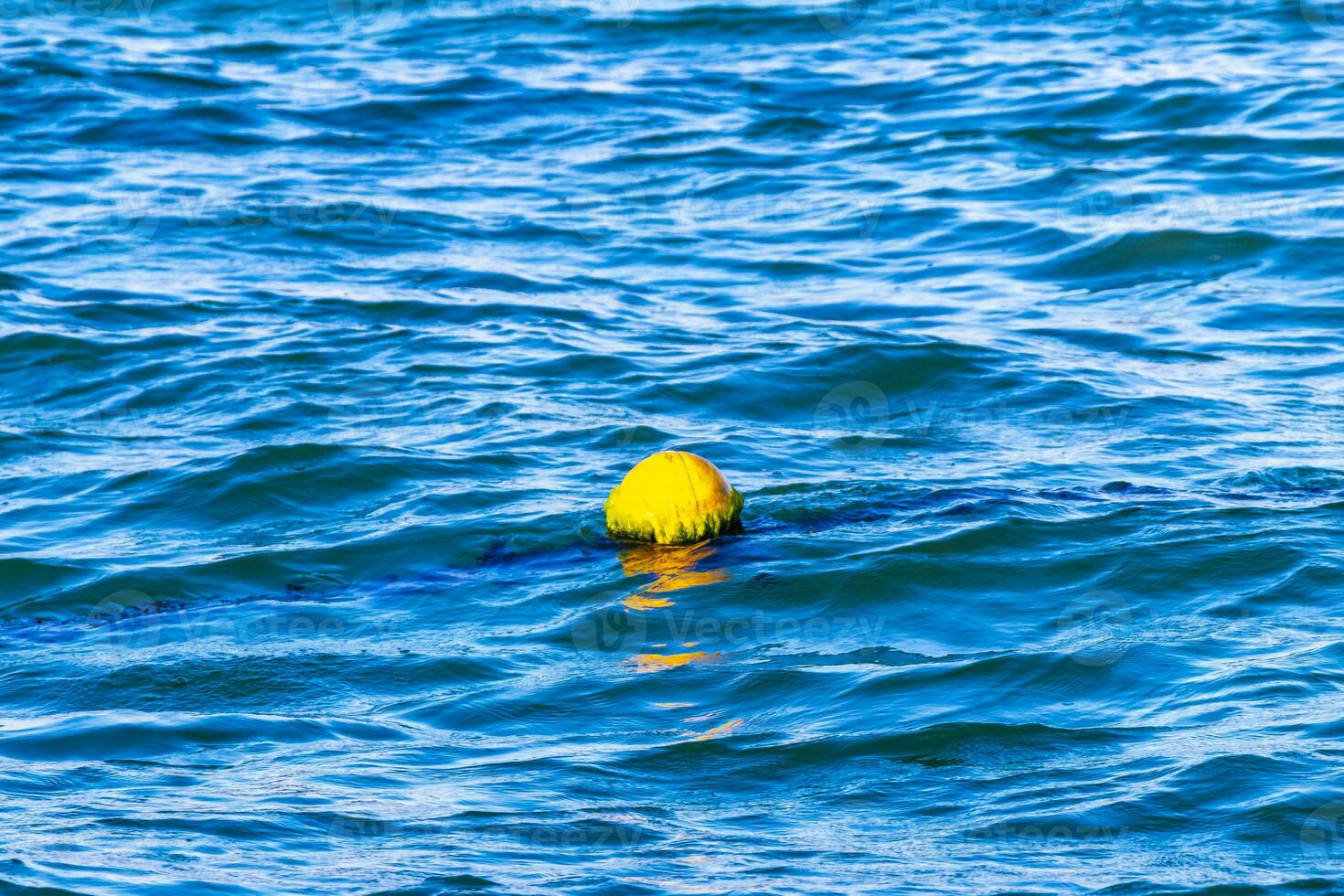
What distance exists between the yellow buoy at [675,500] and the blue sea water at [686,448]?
142 mm

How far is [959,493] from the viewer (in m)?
8.98

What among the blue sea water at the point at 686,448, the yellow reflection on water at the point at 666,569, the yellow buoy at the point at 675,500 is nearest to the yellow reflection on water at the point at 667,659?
the blue sea water at the point at 686,448

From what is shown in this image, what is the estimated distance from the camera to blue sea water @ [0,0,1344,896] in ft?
18.5

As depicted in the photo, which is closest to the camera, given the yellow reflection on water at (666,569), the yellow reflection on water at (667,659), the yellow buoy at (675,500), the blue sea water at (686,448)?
the blue sea water at (686,448)

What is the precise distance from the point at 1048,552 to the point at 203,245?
8285 millimetres

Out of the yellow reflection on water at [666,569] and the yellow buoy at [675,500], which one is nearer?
the yellow reflection on water at [666,569]

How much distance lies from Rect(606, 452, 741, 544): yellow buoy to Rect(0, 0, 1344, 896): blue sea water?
0.47 ft

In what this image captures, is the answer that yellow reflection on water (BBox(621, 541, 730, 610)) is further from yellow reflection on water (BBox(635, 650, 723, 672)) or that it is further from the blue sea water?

• • • • •

**What to work on:** Rewrite every line of the listing above, swapping "yellow buoy" for "orange buoy" and leaving everything else unchanged. Omit the pictures.

**Solution below:**
What distance exists between the orange buoy at [675,500] and the blue sea water at [686,448]?
142 mm

How far is [959,493] from the viewer (in m)?
8.98

What among the blue sea water at the point at 686,448, the yellow reflection on water at the point at 666,569, the orange buoy at the point at 675,500 is nearest to the yellow reflection on water at the point at 667,659?
the blue sea water at the point at 686,448

From what is shown in this image, what is the estimated distance from the camera to blue sea water @ [0,0,1344,896] in ft?
18.5

As depicted in the photo, which is closest to the camera, given the yellow reflection on water at (666,569), the yellow reflection on water at (667,659), the orange buoy at (675,500), the blue sea water at (686,448)?
the blue sea water at (686,448)

What is the precise distance from the point at 1048,552 to the point at 203,245?
8285 millimetres

Out of the yellow reflection on water at [666,569] and the orange buoy at [675,500], which one is nearer?
the yellow reflection on water at [666,569]

How much distance lies from Rect(606, 452, 741, 544): orange buoy to Rect(0, 0, 1344, 896): blue sea water?
0.47 ft

In what this image captures, is the answer that yellow reflection on water (BBox(621, 541, 730, 610)) is further from yellow reflection on water (BBox(635, 650, 723, 672)) or that it is further from the blue sea water?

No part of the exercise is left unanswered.